## TEXTE DE RÉFÉRENCE
++++++++
Exilé aux États-Unis depuis 1999, Fethullah Gülen est le « « parrain » de cette confrérie qui s’est fortement développée dans les années 1970 et surtout 1980. Influente dans les médias, elle est composée d’un réseau d’associations locales, de clubs patronaux, d’établissements scolaires. Dans les années 1980, la confrérie Gülen prend des positions dans l’armée turque. Avec l’accession de l’AKP au pouvoir, elle prospère et ses officiers avancent dans l’appareil militaire. Erdoğan fait appel à des cadres gülénistes pour remplacer les fonctionnaires kémalistes dans la police ou la justice, mais aussi dans l’armée, la diplomatie et les médias.

Mais avec une armée dont le poids s’est érodé, la principale menace pour le pouvoir d’Erdoğan vient désormais de la confrérie, qui essaie de contrôler l’État au détriment de l’AKP d’Erdoğan. Le début de la rupture apparaît en 2009 quand Erdoğan découvre des fichiers secrets de lui et de sa famille fabriqués par Gülen. Des scandales de famille éclatent au grand jour.
++++++++
## CONTENU DES DONNÉES
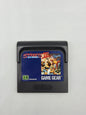 Sega Game Gear Modul Streets of Rage II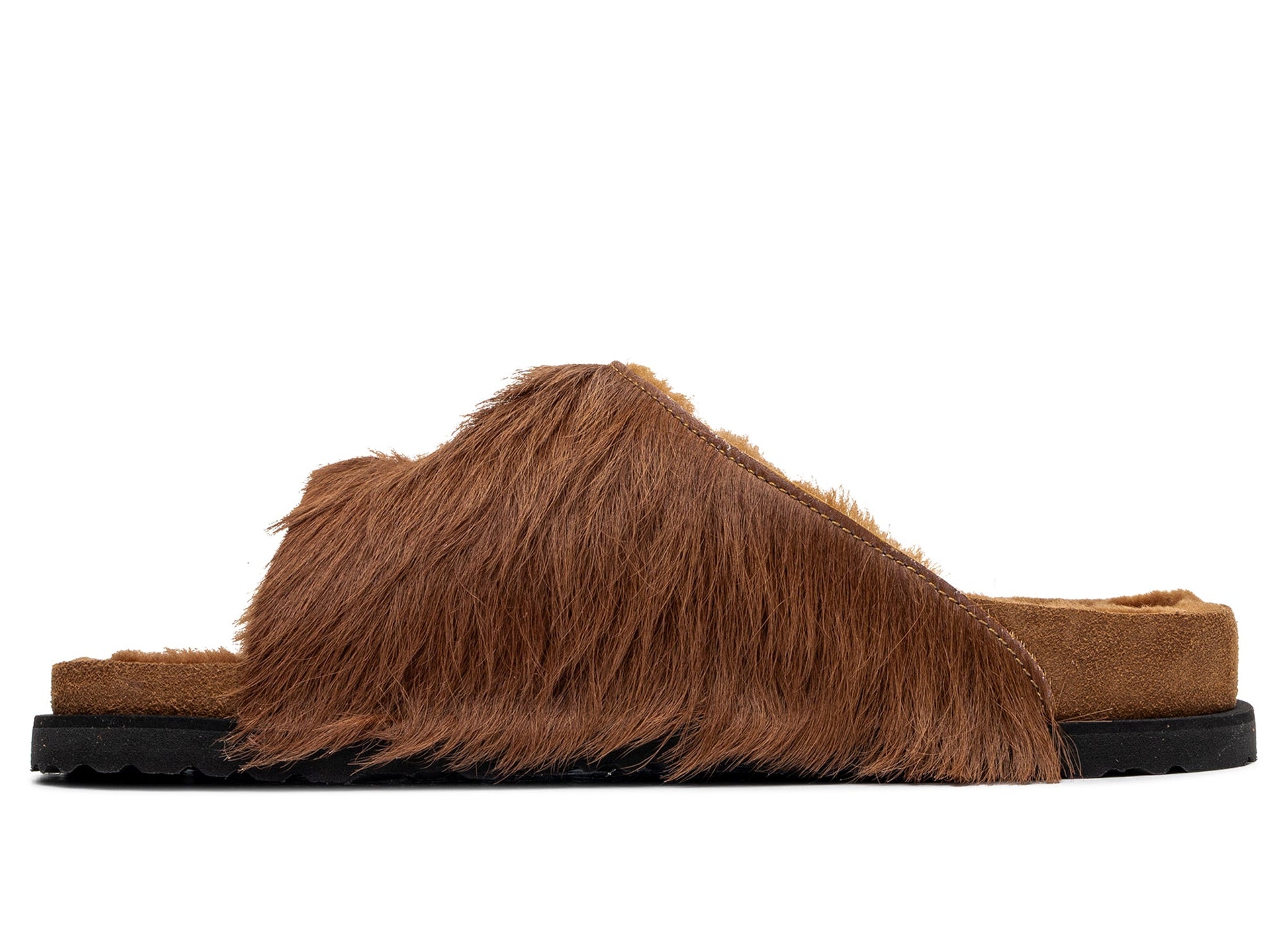 studio-shot-v9-68636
++++++++
## PRÉSENTATION DE L'EXERCICE
Reproduisez à l'identique le passage du texte sur la confrérie Gülen, en commençant par « Mais avec une » et en poursuivant jusqu'à « au grand jour. ».

## RÉPONSE À L'EXERCICE
Mais avec une armée dont le poids s’est érodé, la principale menace pour le pouvoir d’Erdoğan vient désormais de la confrérie, qui essaie de contrôler l’État au détriment de l’AKP d’Erdoğan. Le début de la rupture apparaît en 2009 quand Erdoğan découvre des fichiers secrets de lui et de sa famille fabriqués par Gülen. Des scandales de famille éclatent au grand jour.